By Bill Wine
KYW Newsradio 1060
PHILADELPHIA (CBS) — It’s a melancholic dramedy about a stubbornly deluded character who believes he’s won a million-dollar sweepstakes. But it’s actually the actor playing him who has scored a jackpot.
Bruce Dern is that actor, and he delivers a career-best performance in a career-best role as a cranky geezer wrestling with his own mortality.
Dern plays Woody Grant, an aging alcoholic who sure seems like he might also be battling dementia.
Woody’s wife Kate, played by June Squibb, fatigued from looking after him, feels Woody should be in a nursing home. And one of their sons, Ross, a local television news announcer played by Bob Odenkirk, agrees.
But their other son, David, an empathetic electronics salesman played by Will Forte (best known for TV’s “Saturday Night Live”), begs to differ.
When Woody, often confused and seemingly dazed, comes to believe that he’s won a million bucks because he received a Publisher’s Clearinghouse-type circular telling him that he “could already be a winner,” he sets out from Billings, Montana, where they live, and heads for Lincoln, Nebraska, to collect his prize in person.
He starts out on foot, but David sees a chance to bond with the father he never really got to know, so he offers to push the pause button on his own lackluster life and drive him there.
Along the way they encounter friends, acquaintances, and family members who are intrigued by the possibility that Woody has struck it rich (chief among them Woody’s buddy and former business partner, played by Stacy Keach) and wonder whether they might be deserving of some of his windfall.
Meanwhile, David learns things about his taciturn father that he’s never before been privy to.
Nebraska is an austere black-and-white road movie set in the present, a group portrait of small-town Midwestern life and an extended family that aims not to satirize but to capture — yet sometimes it’s difficult to tell the difference.
Director Alexander Payne (The Descendants, Sideways, About Schmidt, Election, Citizen Ruth), an Omaha native working from a script by the debuting Bob Nelson — the first time Payne has directed from a screenplay he didn’t write or co-write — takes his not-so-sweet time getting his characters to where they’re going, and maybe that’s the point.
But although the film can be critical and poke fun at the folks who live in the nation’s heartland, he’s never really condescending.

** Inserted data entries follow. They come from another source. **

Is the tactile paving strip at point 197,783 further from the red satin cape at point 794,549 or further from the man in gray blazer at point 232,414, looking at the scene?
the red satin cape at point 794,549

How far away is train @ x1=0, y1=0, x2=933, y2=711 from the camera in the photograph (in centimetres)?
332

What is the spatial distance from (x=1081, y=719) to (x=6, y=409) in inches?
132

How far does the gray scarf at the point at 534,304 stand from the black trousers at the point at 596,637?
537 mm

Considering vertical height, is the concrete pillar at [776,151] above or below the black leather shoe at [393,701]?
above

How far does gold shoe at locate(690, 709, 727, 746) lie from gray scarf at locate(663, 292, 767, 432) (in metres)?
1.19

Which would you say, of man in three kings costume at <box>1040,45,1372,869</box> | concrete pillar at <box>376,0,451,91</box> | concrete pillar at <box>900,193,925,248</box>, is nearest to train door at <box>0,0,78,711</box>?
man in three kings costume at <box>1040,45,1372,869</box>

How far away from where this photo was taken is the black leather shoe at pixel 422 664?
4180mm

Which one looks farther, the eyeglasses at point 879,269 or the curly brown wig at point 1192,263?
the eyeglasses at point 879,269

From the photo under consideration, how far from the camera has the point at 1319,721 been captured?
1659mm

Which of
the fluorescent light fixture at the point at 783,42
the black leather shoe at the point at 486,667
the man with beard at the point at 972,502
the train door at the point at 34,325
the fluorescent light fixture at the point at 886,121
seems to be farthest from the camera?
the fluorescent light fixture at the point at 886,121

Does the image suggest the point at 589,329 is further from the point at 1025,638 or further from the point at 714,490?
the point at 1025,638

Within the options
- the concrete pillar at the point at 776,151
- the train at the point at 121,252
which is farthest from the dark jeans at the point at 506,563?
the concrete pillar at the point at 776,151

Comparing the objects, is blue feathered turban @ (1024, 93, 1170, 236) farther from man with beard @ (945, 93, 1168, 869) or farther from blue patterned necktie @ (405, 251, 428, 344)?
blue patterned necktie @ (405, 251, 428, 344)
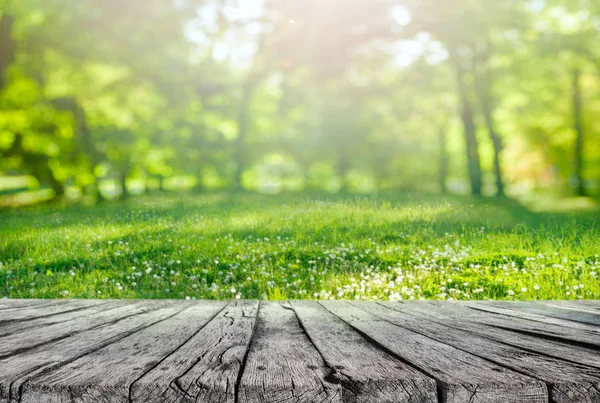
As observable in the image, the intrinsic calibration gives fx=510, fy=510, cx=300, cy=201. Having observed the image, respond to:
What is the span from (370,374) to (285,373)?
0.24 m

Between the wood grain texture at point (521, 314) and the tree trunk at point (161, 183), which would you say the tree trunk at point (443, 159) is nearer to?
the wood grain texture at point (521, 314)

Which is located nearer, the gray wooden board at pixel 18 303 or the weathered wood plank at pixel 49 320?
the weathered wood plank at pixel 49 320

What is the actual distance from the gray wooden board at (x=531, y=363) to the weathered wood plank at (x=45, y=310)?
1.49 metres

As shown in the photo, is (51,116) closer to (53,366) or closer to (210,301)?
(210,301)

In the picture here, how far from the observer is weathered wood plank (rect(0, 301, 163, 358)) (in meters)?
1.74

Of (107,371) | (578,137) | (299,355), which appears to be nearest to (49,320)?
(107,371)

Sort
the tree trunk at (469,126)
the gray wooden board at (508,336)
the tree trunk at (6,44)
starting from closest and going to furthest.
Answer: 1. the gray wooden board at (508,336)
2. the tree trunk at (469,126)
3. the tree trunk at (6,44)

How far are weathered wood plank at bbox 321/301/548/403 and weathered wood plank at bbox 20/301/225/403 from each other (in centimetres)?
73

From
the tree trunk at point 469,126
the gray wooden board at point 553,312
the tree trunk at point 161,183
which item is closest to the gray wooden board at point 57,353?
the gray wooden board at point 553,312

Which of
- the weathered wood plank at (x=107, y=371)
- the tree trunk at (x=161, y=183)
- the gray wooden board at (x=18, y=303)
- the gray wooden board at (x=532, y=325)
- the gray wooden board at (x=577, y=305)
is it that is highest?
the tree trunk at (x=161, y=183)

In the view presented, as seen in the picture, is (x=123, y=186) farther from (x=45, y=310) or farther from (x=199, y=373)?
(x=199, y=373)

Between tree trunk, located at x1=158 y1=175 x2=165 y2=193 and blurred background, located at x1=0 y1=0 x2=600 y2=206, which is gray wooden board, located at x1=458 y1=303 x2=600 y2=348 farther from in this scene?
tree trunk, located at x1=158 y1=175 x2=165 y2=193

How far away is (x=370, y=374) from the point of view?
1.42m

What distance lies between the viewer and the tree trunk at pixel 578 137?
383 centimetres
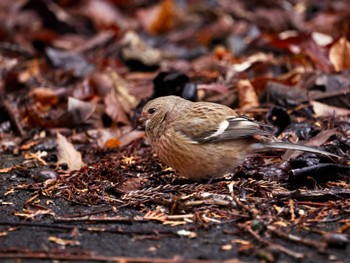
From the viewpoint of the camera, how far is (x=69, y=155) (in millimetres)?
5156

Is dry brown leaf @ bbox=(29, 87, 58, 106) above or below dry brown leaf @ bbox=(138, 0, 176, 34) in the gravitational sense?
below

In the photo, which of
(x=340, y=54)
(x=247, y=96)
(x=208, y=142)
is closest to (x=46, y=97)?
(x=247, y=96)

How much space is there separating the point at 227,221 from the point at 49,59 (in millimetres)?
5184

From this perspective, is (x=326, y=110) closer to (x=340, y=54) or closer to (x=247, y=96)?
(x=247, y=96)

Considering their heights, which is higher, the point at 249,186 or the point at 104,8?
the point at 104,8

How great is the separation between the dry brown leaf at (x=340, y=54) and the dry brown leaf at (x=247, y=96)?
1.00 meters

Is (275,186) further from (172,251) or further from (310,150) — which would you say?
(172,251)

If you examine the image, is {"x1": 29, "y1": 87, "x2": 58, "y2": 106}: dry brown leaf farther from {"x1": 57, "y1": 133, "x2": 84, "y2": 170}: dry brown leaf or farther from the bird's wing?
the bird's wing

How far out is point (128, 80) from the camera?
752 cm

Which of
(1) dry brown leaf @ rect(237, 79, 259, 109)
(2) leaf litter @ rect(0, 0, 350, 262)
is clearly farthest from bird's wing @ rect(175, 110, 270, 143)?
(1) dry brown leaf @ rect(237, 79, 259, 109)

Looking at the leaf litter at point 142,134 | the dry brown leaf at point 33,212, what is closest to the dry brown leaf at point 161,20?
the leaf litter at point 142,134

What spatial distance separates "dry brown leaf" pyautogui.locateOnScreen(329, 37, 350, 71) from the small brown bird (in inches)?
87.2

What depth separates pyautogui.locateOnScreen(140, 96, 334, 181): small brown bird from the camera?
4516 millimetres

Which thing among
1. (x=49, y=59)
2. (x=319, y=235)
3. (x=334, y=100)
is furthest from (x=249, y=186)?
(x=49, y=59)
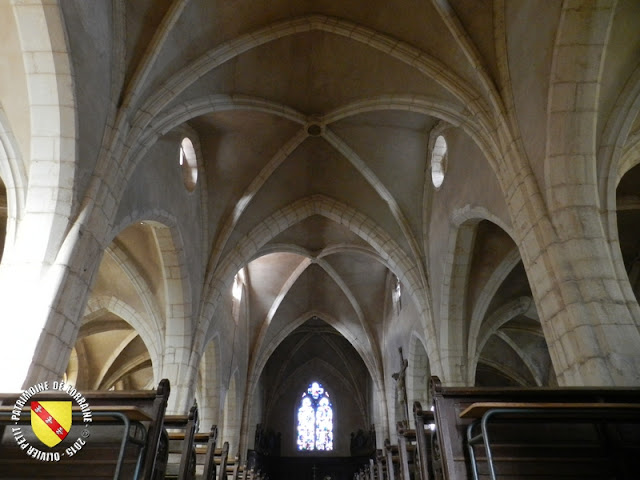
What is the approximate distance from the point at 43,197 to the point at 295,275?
12.7 m

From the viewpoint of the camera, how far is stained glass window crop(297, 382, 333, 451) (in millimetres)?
23891

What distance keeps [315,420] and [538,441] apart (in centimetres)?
2152

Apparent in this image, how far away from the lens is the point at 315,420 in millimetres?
24484

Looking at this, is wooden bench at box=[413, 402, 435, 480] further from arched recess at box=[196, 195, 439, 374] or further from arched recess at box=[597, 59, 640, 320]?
arched recess at box=[196, 195, 439, 374]

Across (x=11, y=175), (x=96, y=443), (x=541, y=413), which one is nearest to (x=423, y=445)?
(x=541, y=413)

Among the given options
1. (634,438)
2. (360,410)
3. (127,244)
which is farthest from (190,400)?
(360,410)

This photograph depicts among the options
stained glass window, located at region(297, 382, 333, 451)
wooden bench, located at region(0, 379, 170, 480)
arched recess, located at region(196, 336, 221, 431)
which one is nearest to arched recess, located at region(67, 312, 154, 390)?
arched recess, located at region(196, 336, 221, 431)

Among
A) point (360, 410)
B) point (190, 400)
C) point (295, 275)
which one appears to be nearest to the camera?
point (190, 400)

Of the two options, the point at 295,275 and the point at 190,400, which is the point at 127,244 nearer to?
the point at 190,400

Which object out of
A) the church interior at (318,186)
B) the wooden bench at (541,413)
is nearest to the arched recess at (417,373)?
the church interior at (318,186)

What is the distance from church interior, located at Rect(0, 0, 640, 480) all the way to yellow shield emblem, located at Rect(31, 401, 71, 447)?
69.7 inches

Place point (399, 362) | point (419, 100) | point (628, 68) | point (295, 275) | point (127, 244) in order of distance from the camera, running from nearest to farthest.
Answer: point (628, 68)
point (419, 100)
point (127, 244)
point (399, 362)
point (295, 275)

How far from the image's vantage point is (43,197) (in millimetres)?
6703

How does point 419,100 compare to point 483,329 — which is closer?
point 419,100
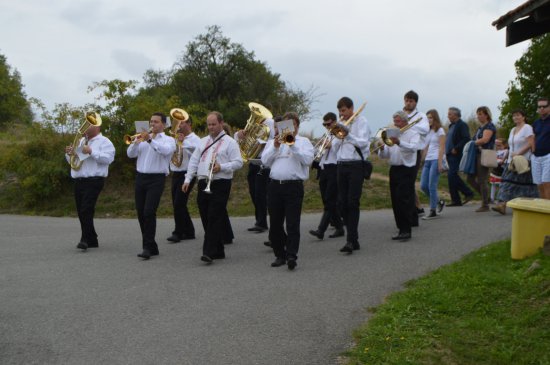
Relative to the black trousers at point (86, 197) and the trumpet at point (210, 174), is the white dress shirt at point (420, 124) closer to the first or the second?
the trumpet at point (210, 174)

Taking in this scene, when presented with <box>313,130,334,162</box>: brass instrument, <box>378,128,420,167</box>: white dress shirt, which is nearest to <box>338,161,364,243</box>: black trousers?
<box>378,128,420,167</box>: white dress shirt

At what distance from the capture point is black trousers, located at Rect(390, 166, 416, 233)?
9.91 metres

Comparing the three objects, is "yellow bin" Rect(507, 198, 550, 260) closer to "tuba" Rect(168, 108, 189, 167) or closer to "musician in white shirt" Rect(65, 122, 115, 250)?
"tuba" Rect(168, 108, 189, 167)

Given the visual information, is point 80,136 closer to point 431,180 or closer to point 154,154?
point 154,154

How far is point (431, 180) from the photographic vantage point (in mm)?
12188

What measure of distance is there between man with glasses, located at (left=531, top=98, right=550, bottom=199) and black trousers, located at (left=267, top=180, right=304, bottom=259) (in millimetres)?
4273

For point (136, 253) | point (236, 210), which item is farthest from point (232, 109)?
point (136, 253)

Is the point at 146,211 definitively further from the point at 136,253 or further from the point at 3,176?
the point at 3,176

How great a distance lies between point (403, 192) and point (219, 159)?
2745mm

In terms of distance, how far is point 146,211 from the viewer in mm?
9570

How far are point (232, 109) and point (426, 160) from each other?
16.2 m

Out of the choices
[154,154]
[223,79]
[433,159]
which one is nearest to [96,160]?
[154,154]

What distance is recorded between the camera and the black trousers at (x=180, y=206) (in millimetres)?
10844

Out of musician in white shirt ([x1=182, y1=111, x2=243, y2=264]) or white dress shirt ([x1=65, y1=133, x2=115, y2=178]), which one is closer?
musician in white shirt ([x1=182, y1=111, x2=243, y2=264])
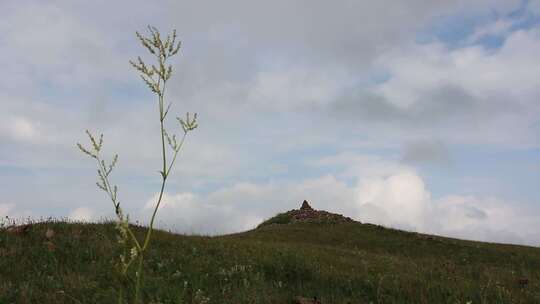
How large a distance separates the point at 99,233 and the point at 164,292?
805cm

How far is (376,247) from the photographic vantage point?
99.9 feet

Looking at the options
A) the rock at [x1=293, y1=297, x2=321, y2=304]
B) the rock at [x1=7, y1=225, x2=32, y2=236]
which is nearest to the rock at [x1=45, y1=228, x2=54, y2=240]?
the rock at [x1=7, y1=225, x2=32, y2=236]

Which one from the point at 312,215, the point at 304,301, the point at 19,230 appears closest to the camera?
the point at 304,301

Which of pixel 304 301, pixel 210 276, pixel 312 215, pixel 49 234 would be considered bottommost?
pixel 304 301

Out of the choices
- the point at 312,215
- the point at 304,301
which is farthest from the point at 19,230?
the point at 312,215

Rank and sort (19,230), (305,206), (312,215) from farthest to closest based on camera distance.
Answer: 1. (305,206)
2. (312,215)
3. (19,230)

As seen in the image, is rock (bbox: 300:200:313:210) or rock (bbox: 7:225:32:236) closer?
rock (bbox: 7:225:32:236)

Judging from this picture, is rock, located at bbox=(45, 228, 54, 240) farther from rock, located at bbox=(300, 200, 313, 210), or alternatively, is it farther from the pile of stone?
rock, located at bbox=(300, 200, 313, 210)

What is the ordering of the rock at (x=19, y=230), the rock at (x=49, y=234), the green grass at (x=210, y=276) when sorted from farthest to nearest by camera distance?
the rock at (x=19, y=230) < the rock at (x=49, y=234) < the green grass at (x=210, y=276)

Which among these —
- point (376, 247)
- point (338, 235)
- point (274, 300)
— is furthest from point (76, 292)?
point (338, 235)

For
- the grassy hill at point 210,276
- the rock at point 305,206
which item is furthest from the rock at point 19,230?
the rock at point 305,206

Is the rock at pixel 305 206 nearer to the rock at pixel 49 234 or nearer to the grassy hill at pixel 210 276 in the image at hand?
the grassy hill at pixel 210 276

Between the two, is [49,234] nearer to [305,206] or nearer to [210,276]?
[210,276]

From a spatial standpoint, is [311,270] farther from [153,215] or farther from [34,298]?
[153,215]
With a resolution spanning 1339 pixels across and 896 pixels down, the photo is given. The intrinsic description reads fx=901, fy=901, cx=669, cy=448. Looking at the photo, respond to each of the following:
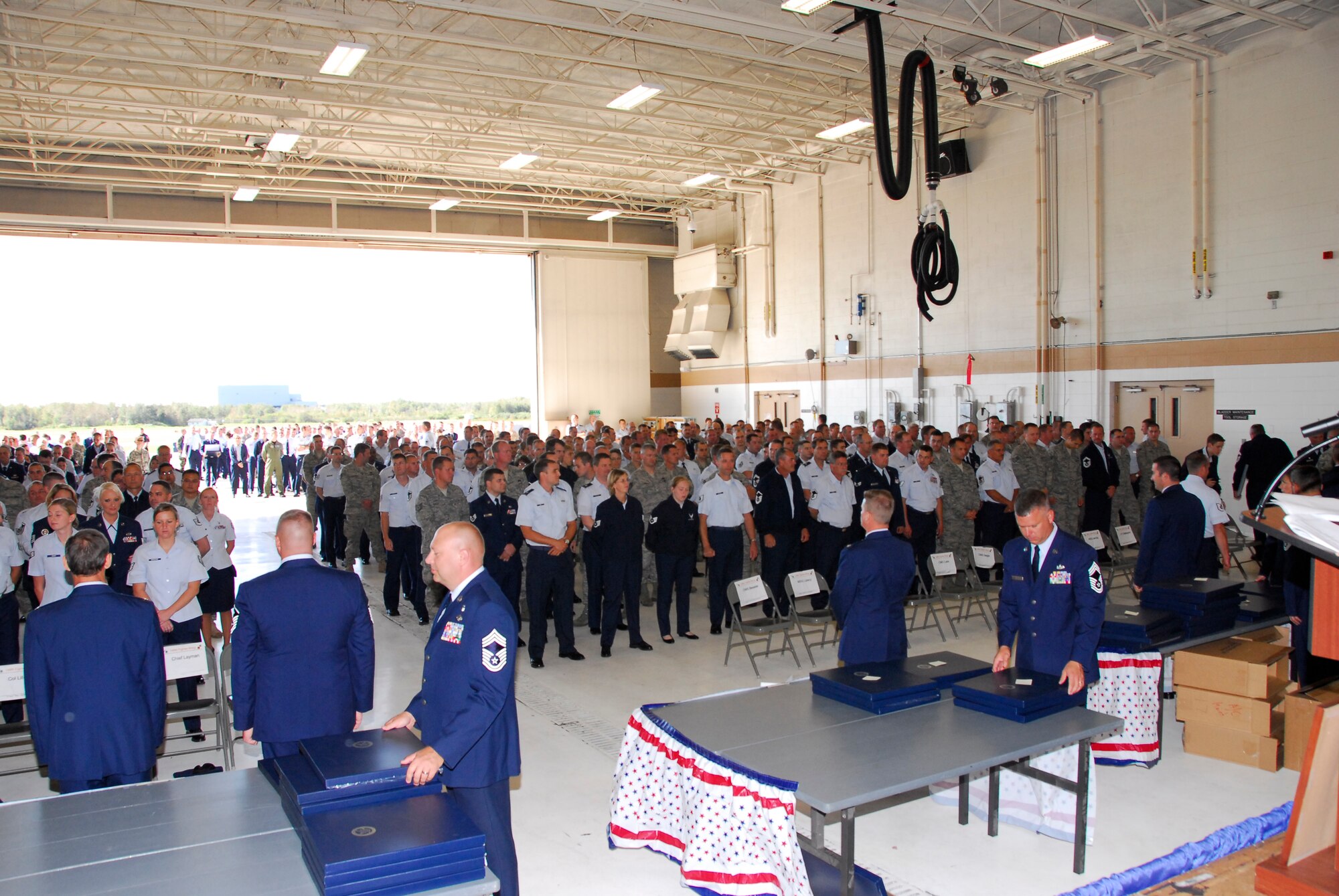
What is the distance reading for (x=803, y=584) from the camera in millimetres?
7223

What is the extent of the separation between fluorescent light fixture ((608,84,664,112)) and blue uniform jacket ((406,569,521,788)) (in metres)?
10.4

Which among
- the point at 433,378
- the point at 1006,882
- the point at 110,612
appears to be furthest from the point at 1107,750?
the point at 433,378

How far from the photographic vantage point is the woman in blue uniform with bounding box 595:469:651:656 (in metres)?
7.57

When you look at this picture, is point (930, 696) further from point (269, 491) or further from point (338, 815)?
point (269, 491)

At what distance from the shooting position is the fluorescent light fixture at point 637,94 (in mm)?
12156

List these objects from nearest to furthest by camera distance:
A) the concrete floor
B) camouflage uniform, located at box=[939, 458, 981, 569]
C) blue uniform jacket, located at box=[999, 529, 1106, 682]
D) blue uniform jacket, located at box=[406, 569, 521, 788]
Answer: blue uniform jacket, located at box=[406, 569, 521, 788]
the concrete floor
blue uniform jacket, located at box=[999, 529, 1106, 682]
camouflage uniform, located at box=[939, 458, 981, 569]

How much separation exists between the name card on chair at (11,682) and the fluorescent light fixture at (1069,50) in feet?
38.4

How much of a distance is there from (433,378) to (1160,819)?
24806 millimetres

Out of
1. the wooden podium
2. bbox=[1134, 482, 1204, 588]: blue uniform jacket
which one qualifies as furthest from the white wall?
the wooden podium

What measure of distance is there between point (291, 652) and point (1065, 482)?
9.86 m

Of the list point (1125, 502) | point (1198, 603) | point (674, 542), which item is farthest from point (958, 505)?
point (1198, 603)

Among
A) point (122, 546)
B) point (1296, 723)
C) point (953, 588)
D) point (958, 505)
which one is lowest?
point (1296, 723)

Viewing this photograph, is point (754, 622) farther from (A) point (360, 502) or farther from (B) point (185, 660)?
(A) point (360, 502)

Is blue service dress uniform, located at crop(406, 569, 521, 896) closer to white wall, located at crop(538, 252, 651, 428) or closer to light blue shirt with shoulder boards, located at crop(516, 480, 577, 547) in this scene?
light blue shirt with shoulder boards, located at crop(516, 480, 577, 547)
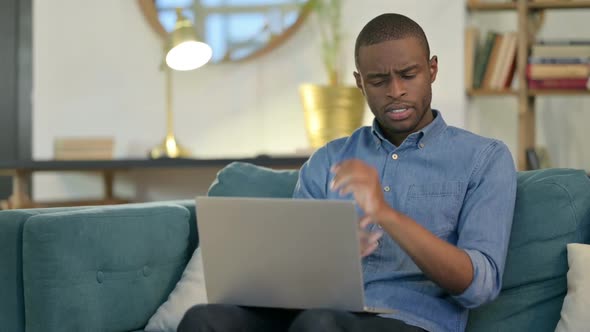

It’s been a long time between featured roles in high-profile projects for Dern, who scored an Oscar nomination for Coming Home in 1978 and also co-starred in such other ’70-era films as The King of Marvin Gardens, The Great Gatsby, Silent Running, and They Shoot Horses, Don’t They.
And Forte holds his own, and then some, in an expertly restrained, against-type turn as the grounded, protective son.
So we’ll win 3 stars out of 4 for Nebraska, a bittersweet, starkly beautiful father-son dramedy in which one good Dern deserves another Oscar nomination.